Package org.jsoup.helper

Class W3CDom

java.lang.Object
org.jsoup.helper.W3CDom

public class W3CDom extends Object
Helper class to transform a Document to a org.w3c.dom.Document, for integration with toolsets that use the W3C DOM.
  • Nested Class Summary

    Nested Classes
    Modifier and Type
    Class
    Description
    protected static class 
    Implements the conversion by walking the input.
  • Field Summary

    Fields
    Modifier and Type
    Field
    Description
     
    static final String
    For W3C Documents created by this class, this property is set on each node to link back to the original jsoup node.
    static final String
    To get support for XPath versions > 1, set this property to the classname of an alternate XPathFactory implementation.
  • Constructor Summary

    Constructors
    Constructor
    Description
    W3CDom()
     
  • Method Summary

    Modifier and Type
    Method
    Description
    String
    Serialize a W3C document to a String.
    static String
    asString(Document doc, @Nullable Map<String,String> properties)
    Serialize a W3C document to a String.
    For a Document created by fromJsoup(org.jsoup.nodes.Element), retrieves the W3C context node.
    static Document
    Converts a jsoup DOM to a W3C DOM.
    void
    Converts a jsoup document into the provided W3C Document.
    void
    convert(Element in, Document out)
    Converts a jsoup element into the provided W3C Document.
    Convert a jsoup Document to a W3C Document.
    Convert a jsoup DOM to a W3C Document.
    boolean
    Returns if this W3C DOM is namespace aware.
    namespaceAware(boolean namespaceAware)
    Update the namespace aware setting.
    static HashMap<String,String>
    Canned default for HTML output.
    static HashMap<String,String>
    Canned default for XML output.
    selectXpath(String xpath, Document doc)
    Evaluate an XPath query against the supplied document, and return the results.
    selectXpath(String xpath, Node contextNode)
    Evaluate an XPath query against the supplied context node, and return the results.
    <T extends Node>
    List<T>
    sourceNodes(NodeList nodeList, Class<T> nodeType)
    Retrieves the original jsoup DOM nodes from a nodelist created by this convertor.
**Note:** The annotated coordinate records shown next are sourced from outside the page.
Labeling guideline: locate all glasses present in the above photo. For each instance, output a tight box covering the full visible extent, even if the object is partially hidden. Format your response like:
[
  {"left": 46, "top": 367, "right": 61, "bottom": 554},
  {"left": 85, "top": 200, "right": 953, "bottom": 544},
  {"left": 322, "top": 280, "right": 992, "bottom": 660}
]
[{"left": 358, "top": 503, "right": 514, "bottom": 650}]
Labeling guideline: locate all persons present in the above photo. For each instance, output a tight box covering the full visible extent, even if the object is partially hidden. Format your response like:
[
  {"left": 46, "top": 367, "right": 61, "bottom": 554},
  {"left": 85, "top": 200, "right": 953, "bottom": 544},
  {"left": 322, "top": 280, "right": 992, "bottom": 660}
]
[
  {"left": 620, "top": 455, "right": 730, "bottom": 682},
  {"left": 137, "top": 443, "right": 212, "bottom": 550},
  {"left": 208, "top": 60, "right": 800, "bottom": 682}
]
    Methods inherited from class java.lang.Object

    clone, equals, finalize, getClass, hashCode, notify, notifyAll, toString, wait, wait, wait
  • Field Details

    • SourceProperty

      public static final String SourceProperty
      For W3C Documents created by this class, this property is set on each node to link back to the original jsoup node.
      See Also:
    • XPathFactoryProperty

      public static final String XPathFactoryProperty
      To get support for XPath versions > 1, set this property to the classname of an alternate XPathFactory implementation. (For e.g. net.sf.saxon.xpath.XPathFactoryImpl).
      See Also:
    • factory

      protected DocumentBuilderFactory factory
  • Constructor Details

    • W3CDom

      public W3CDom()
  • Method Details

    • namespaceAware

      public boolean namespaceAware()
      Returns if this W3C DOM is namespace aware. By default, this will be true, but is disabled for simplicity when using XPath selectors in Element.selectXpath(String).
      Returns:
      the current namespace aware setting.
    • namespaceAware

      public W3CDom namespaceAware(boolean namespaceAware)
      Update the namespace aware setting. This impacts the factory that is used to create W3C nodes from jsoup nodes.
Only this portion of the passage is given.